> _EXCERPTED PASSAGE_:
Materials and methods
In 1992, we began to screen MHS individual by PCR and restriction enzyme digestion for the few then known RYR1 mutations. At around 1995, we switched to Sanger sequencing of selected exons (mutation hot-spots) and for a number of years, we analysed five exons in MHS (exons 17, 39, 40, 45, 46) and four in myopathic subjects (exons 95, 100, 101, 102). From 2002 on, we also included whole-gene sequencing of all 106 exons by Sanger or NGS technologies (starting from 2011). In total, we have screened 1.029 unrelated index cases. The great majority of malignant hyperthermia (MH) individuals had a positive in vitro contracture test (IVCT) result (MHS or MH equivocal (MHE)) or a likely clinical MH episode. Patients with congenital myopathies were referred on the basis of their clinical presentation.
Among the 305 individuals screened for the MHS hot-spot, we identified 16 different sequence variants in 46 individuals (15,8 %). In 41 patients, the mutation met the criteria for causality of the European MH group (EMHG) leaving only 5 individuals with unclassified variants.
In the myopathy group of 474 index cases, 37 variants were identified in 72 individuals by screening the “CCD-hot-spot” (15,2 %). In this group, only three mutations in 16 patients fulfilled the causality criteria of EMHG. Thus, for 56 individuals, the screening gave no clear-cut results.
Of note, all variants in the first two groups were single and of heterozygous genotype.
After switching to whole-gene analysis, 250 individuals of either clinical phenotype were analysed. At total of 101 variants were found in 90 patients (36 %). Of those, 54 variants in 71 subjects were single and heterozygous, while ten patients had two, five had three and three patients four variants each. Only 18 patients carried ten bona fide (EMHG) mutations.
The recurrency rates of mutations were low: of the 140 different variants observed, only 17 occurred more than once and only seven more than twice covering just 59 patients.

> _ACTIVITIES_:
**A.** In the methods on RYR1 mutation screening, how many individuals were analyzed after the switch to whole-gene analysis?
**B.** From the methods on RYR1 mutation screening, repeat the passage that begins at the words "In the myopathy" and stops after the words "no clear-cut results.".
**C.** Write the next part of the methods on RYR1 mutation screening, starting after its last sentence.

> _SUPPLIED MATERIAL_:
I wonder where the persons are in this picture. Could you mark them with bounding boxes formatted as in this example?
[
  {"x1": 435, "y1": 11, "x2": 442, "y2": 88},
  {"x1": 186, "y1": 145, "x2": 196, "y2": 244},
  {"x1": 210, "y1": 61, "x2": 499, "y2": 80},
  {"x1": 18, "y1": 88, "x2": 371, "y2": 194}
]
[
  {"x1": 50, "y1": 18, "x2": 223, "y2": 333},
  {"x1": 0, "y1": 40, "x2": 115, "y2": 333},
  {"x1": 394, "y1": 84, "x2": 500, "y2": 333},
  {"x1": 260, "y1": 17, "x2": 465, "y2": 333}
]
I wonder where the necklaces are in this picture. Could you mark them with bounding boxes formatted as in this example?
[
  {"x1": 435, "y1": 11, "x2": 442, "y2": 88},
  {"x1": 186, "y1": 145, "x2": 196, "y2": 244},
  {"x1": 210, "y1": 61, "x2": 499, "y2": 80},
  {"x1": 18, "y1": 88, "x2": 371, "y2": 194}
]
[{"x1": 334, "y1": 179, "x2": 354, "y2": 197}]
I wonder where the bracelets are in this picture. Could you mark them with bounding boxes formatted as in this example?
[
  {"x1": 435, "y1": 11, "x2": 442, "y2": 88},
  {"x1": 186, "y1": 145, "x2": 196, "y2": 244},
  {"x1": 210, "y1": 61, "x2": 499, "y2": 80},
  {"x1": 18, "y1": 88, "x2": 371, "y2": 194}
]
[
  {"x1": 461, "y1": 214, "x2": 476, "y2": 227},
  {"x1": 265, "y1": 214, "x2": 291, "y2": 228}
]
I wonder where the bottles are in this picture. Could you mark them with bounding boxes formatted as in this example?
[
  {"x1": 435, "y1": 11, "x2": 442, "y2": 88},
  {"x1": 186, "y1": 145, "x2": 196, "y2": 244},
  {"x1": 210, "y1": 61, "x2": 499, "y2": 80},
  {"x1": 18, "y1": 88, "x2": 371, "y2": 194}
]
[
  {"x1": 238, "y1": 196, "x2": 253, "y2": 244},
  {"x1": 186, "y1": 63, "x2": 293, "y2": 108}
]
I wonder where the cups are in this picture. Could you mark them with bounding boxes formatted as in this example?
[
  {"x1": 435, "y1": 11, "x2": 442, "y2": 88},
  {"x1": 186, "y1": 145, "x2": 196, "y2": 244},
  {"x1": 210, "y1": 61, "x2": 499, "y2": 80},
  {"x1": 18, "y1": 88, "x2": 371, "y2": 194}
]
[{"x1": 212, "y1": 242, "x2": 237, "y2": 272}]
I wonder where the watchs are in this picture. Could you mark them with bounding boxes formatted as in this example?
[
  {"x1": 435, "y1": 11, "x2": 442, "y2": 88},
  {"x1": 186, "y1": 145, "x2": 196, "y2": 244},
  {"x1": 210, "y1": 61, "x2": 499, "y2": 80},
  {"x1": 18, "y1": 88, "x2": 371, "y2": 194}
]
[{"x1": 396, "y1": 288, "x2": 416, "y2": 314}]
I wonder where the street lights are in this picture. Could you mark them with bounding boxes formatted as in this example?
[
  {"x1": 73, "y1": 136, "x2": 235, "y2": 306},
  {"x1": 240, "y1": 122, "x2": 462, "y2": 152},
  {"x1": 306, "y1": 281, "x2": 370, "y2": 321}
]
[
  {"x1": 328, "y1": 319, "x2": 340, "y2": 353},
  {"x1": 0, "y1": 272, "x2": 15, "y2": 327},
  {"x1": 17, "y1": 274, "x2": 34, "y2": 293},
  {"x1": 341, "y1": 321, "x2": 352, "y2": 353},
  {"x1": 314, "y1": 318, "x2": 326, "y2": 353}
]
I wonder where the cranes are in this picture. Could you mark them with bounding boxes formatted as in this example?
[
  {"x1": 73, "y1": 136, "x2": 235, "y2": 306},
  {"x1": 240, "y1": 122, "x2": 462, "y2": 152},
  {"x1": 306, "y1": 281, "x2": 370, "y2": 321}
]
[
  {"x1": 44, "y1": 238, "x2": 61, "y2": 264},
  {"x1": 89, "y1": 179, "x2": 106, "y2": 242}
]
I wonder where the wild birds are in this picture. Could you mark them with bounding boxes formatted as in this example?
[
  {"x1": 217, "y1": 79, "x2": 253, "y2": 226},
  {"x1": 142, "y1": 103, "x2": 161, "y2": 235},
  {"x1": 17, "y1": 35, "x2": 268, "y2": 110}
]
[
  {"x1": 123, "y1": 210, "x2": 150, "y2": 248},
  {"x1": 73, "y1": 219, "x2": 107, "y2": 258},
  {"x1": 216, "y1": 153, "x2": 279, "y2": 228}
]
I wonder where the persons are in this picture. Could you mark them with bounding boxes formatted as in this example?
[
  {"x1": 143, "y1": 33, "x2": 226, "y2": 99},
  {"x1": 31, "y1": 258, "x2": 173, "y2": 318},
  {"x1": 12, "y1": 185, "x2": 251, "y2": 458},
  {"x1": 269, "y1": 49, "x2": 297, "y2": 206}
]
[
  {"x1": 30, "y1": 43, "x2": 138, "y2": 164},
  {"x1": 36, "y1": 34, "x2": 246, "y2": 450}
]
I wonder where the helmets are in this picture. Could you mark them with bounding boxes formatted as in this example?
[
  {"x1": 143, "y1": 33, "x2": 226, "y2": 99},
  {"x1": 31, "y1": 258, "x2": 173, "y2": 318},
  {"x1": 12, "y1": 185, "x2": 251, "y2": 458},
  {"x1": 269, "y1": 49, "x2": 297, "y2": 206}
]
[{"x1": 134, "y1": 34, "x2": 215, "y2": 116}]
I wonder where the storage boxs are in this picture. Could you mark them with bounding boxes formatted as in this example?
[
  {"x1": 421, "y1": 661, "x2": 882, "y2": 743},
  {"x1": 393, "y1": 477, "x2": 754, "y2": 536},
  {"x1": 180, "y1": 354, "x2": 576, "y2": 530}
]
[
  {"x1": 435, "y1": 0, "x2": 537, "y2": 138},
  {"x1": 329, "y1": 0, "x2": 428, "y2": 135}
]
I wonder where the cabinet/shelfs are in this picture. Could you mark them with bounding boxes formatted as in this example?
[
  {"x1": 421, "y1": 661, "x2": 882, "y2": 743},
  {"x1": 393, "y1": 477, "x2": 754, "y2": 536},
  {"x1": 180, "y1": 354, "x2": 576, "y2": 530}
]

> _EXERCISE RESPONSES_:
**A.** 250 individuals of either clinical phenotype.

**B.**
In the myopathy group of 474 index cases, 37 variants were identified in 72 individuals by screening the “CCD-hot-spot” (15,2 %). In this group, only three mutations in 16 patients fulfilled the causality criteria of EMHG. Thus, for 56 individuals, the screening gave no clear-cut results.

**C.**
Our longitudinal study reflects the known allelic heterogeneity of RYR1 mutations which poses a challenge for effective variant identification strategies to the present day. Although labor and cost have decreased with the advent of novel technologies, the problem of variant interpretation has increased proportional to the range and sensitivity of the screening methods. Since the vast majority of RYR1 variants result in amino acid substitutions their functional impact is not immediately evident. The causality criteria set by the EMHG are very strict in order to maximize clinical safety but this is in contrast to current practice in most other genetically heterogeneous disorders. In fact, the majority of “unclassified” variants identified in this study have been published in association with MHS and/or congenital myopathies and many of them meet all but one of the EMHG criteria. The reliability of computer algorithms for predicting the impact of amino acid substitutions on protein function has greatly improved but is still limited for large proteins like RyR1.
It is fair to say that the initial hope of genetic analysis eventually replacing the invasive IVCT has proven vain for the majority of cases. Similarly, a quick & cheap MH test which could be used the night before anesthesia will – if it ever comes true – most likely not be based on genetic analysis.